Meanwhile, back in Shanghai is Yu Zhen (Zhang Ziyi), an illiterate young woman who came into the equation when Tong pays her to have a photograph taken together as a couple as a proof of marriage, which would provide his family back home with more food rations. This financial exchange is a harbinger of Yu's unraveling existence, as unforgiving circumstances eventually force her to go into the skin trade so as to secure enough money to travel to Taiwan with hope of finding her missing lover. Of course, Yu is a prostitute with a heart of gold: soft-spoken and incredibly photogenic given her precarious financial situation, she also spends her daytime as a volunteer nurse caring for injured soldiers, which provides more opportunities for histrionic depictions of the brutalities of war.

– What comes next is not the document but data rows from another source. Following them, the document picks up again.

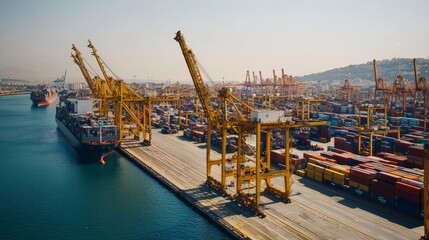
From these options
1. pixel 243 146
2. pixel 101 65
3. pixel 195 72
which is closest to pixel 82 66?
pixel 101 65

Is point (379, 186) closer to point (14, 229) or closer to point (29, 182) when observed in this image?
point (14, 229)

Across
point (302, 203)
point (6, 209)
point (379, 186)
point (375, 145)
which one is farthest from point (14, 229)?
point (375, 145)

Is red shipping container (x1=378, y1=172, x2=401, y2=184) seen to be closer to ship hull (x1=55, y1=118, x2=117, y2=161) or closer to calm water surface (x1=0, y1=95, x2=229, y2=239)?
calm water surface (x1=0, y1=95, x2=229, y2=239)

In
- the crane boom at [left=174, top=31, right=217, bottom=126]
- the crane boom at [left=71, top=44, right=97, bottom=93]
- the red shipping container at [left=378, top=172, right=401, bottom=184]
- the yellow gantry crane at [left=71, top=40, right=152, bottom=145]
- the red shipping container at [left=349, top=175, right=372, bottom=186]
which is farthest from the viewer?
the crane boom at [left=71, top=44, right=97, bottom=93]

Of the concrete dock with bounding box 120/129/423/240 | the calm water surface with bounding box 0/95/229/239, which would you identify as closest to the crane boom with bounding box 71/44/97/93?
the calm water surface with bounding box 0/95/229/239

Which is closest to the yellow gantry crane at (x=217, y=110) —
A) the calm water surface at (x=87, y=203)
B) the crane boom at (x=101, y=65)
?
the calm water surface at (x=87, y=203)

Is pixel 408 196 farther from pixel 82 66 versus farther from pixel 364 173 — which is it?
pixel 82 66
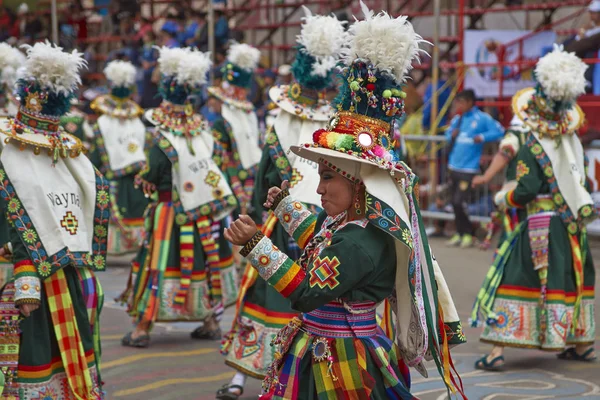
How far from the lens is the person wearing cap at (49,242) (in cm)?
488

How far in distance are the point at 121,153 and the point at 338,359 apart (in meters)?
7.25

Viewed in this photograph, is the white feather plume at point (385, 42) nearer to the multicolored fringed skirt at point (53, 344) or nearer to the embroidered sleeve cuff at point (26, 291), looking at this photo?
the embroidered sleeve cuff at point (26, 291)

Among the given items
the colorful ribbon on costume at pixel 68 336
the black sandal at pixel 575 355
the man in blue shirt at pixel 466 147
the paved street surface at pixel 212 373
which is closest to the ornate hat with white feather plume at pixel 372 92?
the colorful ribbon on costume at pixel 68 336

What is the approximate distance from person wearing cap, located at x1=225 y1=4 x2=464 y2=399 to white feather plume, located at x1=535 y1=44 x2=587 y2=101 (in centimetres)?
300

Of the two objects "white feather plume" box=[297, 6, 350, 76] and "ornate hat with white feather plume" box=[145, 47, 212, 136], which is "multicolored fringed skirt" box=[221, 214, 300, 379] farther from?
"ornate hat with white feather plume" box=[145, 47, 212, 136]

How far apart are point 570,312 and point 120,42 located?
15.1m

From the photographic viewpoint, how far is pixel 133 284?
25.3ft

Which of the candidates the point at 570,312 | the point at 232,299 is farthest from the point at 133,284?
the point at 570,312

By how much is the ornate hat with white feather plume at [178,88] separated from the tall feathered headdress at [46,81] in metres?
2.29

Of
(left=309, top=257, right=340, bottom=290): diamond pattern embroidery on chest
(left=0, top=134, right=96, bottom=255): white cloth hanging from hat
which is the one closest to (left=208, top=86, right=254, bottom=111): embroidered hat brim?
(left=0, top=134, right=96, bottom=255): white cloth hanging from hat

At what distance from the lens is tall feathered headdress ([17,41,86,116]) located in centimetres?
511

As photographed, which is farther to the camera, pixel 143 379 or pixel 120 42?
pixel 120 42

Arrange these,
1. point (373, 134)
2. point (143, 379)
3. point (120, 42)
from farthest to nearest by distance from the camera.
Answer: point (120, 42)
point (143, 379)
point (373, 134)

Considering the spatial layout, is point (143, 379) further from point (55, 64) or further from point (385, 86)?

With most of the film dedicated to depictions of war and its discontents, Part One struggles to present a full-fledged and flowing multi-linear narrative covering all these characters spread miles apart in terms of geography, culture and class – not to mention the issues their interactions bring about, such as Taiwan's post-WWII identity crisis (seen through Yan's recollections of his much-criticized relationship with a Japanese woman, or Zhou's family trying to acclimatize and fit in with the local population).
Then again, the film is certainly a riveting visual spectacle, what with its macho men and porcelain-beauty women plodding along to their tragic fates amidst Horace Ma's remarkable production design, all unfolding in splendor – in peace and war – through Zhao Fei's camera work. (The film is also released in a competent converted-to-3D version in mainland China.)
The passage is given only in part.